Por cierto que el film no se ocupa sólo de la vista gorda de
los altos mandos eclesiales sino de la indiferencia silenciosa en general,
que existió en todos los ámbitos: el de quienes se negaban a aceptar una
conducta indigna de sus compatriotas, el de los Estados Unidos, el de
tantos obispos y arzobispos, que veían en Hitler a un aliado contra el
comunismo, el de los protestantes, el de la Sociedad de Naciones. Frente a
ellos, la resistencia de los protagonistas es un grito a oídos sordos.
Obviamente, el film no sólo habla de ese preciso momento histórico; toda
similitud con nuestra propia historia reciente no es casual. El propio
director ha trazado el paralelo con el genocidio argentino, ejecutado en
medio de carteles que rezaban "El silencio es salud".
La posición del oficial alemán es muy compleja: amante de su país y
de sus connacionales, sus principios religiosos y morales lo obligan a
denunciar a los suyos, sabiendo que "los que traicionan a su propio
país son siempre sospechosos". Y al mismo tiempo, continúa
proveyendo el gas letal.
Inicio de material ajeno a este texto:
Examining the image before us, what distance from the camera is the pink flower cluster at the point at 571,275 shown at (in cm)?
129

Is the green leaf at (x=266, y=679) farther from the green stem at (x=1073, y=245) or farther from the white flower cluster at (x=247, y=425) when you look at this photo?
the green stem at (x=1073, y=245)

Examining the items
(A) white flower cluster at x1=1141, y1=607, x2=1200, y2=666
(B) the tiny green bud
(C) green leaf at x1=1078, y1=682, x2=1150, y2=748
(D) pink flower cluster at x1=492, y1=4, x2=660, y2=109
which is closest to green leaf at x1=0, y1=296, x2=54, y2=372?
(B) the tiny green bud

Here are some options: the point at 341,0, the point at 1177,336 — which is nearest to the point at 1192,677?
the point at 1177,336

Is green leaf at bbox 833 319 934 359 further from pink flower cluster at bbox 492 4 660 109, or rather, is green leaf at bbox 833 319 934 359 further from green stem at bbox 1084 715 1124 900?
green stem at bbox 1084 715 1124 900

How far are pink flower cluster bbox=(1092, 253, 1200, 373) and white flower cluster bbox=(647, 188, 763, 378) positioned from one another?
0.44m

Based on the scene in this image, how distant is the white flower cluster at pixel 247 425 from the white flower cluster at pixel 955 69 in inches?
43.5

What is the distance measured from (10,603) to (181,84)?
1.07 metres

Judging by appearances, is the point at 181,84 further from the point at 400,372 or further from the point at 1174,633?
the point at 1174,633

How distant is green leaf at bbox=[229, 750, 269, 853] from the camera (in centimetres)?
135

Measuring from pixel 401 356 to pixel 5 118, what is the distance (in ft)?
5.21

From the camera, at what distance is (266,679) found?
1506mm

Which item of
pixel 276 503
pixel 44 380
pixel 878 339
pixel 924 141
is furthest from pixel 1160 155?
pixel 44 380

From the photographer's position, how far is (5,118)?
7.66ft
Como si un piloto de los vuelos de la muerte
sobre el Río de la Plata hubiera denunciado esos vuelos... en el momento
en que los llevaba a cabo.
Sin embargo, Costa-Gavras no explota esta ambigüedad. Su cine nunca se
distinguió por la sutileza. Sus films son gritos de denuncia, a veces
panfletarios, frente a hechos y sistemas de injusticia establecidos. Por
lo tanto, Amén (como Z, como Estado de sitio o Desaparecido)
expone situaciones muy definidas, y sus personajes son casi estereotipos.
Unívocos, adoptan una actitud al principio de la película y la sostienen
hasta el final, hasta sus últimas consecuencias, sin una cuota de
sorpresa. El oficial alemán perseverará con su denuncia aunque con ello
arriesgue su vida, el sacerdote no se detendrá hasta el campo de
exterminio, el papa mantendrá su actitud de silencio. Un leitmotif
del film es la imagen de los largos trenes con sus vagones de carga de
ganado (abiertos si van vacíos, cerrados si llevan su cargamento humano);
en contrapunto, el otro es el consumo de champán y alimentos exquisitos
por parte de los nazis y de la cúpula vaticana en ambientes palaciegos, y
todos ellos son seres despreciables. En cambio, el jesuita respira
santidad –y la interpretación de Kassovitz es el mejor punto del film.
La obra de Costa-Gavras está cargada de buenas intenciones, pero
sabemos que ellas no alcanzan para lograr un buen cine. El epílogo de dos
minutos tiene una elocuencia brutal –nunca alcanzada en las largas dos
horas previas– sobre la actitud de los nazis, de los mandamases de la
Iglesia y también sobre el tristemente célebre refugio nazi en que se
convirtió la Argentina. Una vez más: nada es casual.